Look, I didn’t say these would be good life lessons. If these characters made good choices, this wouldn’t be Gotham.

Bruce and Alfred boxing

3. Mayor Aubrey James:  If there’s a disaster somewhere in your city, put everybody involved on a bus and send them somewhere else. 

You may remember this was the Mayor’s idea back in Episode 2, when kids were being kidnapped so he sent them “upstate.” Since this week’s disaster happened because an inmate was being transported outside for mental healthcare, the Mayor decides to transfer a lot of mentally ill inmates to a separate facility at (duh -DUH) Arkham Asylum.

4. Alfred Pennyworth: Taking a punch is as important as throwing one.

That’s an actual quote from the episode. One thing commenters have been saying about this show is that Alfred isn’t doing a very good job of helping Bruce grow into a well-adjusted young man. That’s sort of baked into the story. Bruce can deal with his grief in a healthy way OR he can vow to become a bat.

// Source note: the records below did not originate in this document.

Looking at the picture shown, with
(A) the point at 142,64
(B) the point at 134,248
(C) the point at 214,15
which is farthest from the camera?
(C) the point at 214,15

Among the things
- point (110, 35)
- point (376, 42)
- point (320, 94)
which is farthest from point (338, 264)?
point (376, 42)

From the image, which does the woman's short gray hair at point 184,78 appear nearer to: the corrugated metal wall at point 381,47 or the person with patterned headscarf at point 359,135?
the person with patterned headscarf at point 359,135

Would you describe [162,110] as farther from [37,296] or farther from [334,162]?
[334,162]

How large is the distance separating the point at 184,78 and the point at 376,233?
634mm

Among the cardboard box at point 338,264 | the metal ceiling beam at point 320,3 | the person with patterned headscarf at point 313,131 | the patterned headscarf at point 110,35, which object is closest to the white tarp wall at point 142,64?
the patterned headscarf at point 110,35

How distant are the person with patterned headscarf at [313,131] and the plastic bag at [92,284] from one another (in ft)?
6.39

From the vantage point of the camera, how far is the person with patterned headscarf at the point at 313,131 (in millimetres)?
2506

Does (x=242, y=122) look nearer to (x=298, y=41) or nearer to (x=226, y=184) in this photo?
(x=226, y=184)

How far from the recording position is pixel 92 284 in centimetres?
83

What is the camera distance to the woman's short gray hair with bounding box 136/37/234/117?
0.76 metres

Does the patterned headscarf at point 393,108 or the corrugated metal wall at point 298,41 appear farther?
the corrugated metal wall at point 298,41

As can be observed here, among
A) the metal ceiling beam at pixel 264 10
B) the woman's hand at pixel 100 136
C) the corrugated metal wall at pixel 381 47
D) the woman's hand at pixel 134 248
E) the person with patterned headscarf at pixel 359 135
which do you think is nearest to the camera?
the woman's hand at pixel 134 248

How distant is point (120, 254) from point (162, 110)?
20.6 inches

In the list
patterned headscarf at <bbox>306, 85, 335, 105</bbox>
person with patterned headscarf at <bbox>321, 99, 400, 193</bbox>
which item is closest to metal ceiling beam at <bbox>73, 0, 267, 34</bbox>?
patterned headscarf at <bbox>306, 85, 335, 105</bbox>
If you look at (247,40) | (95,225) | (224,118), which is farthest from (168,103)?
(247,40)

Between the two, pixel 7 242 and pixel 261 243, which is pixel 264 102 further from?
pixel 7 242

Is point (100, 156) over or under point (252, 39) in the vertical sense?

Whatever Alfred tries can only work so well, or we’re watching a prequel to something that isn’t Batman.

This episode, though, marks the first time that Alfred’s caretaking methods are seriously questioned. Alfred is trying to teach Bruce to absorb and process pain. Bruce believes if he works at this hard enough, he’ll be safe. But an outside perspective, brought by Selina, turns out to be more of what Bruce needs right now.

Selina is smiling

Is this the face of a ruthless burglar??

5. Selina Kyle: Sometimes you just gotta have a bagel fight with a cute girl.

Selina slips some hard truths into her conversations with Bruce. Fighting won’t make you safe, she tells him. There will always be someone out there who is meaner and more ruthless. Selina has the guts to tell Bruce that all of his carefully laid plans might not work.

Then she throws a bagel at him and dares him to chase her around the room. When Alfred sees them, they’re jumping around and giggling and just being a couple of kids.

So, folks, here we are closing in on the first half of Gotham’s first season. What lessons have you learned? Are you glad you hung in there? What do you think needs to be resolved as the show goes into hiatus?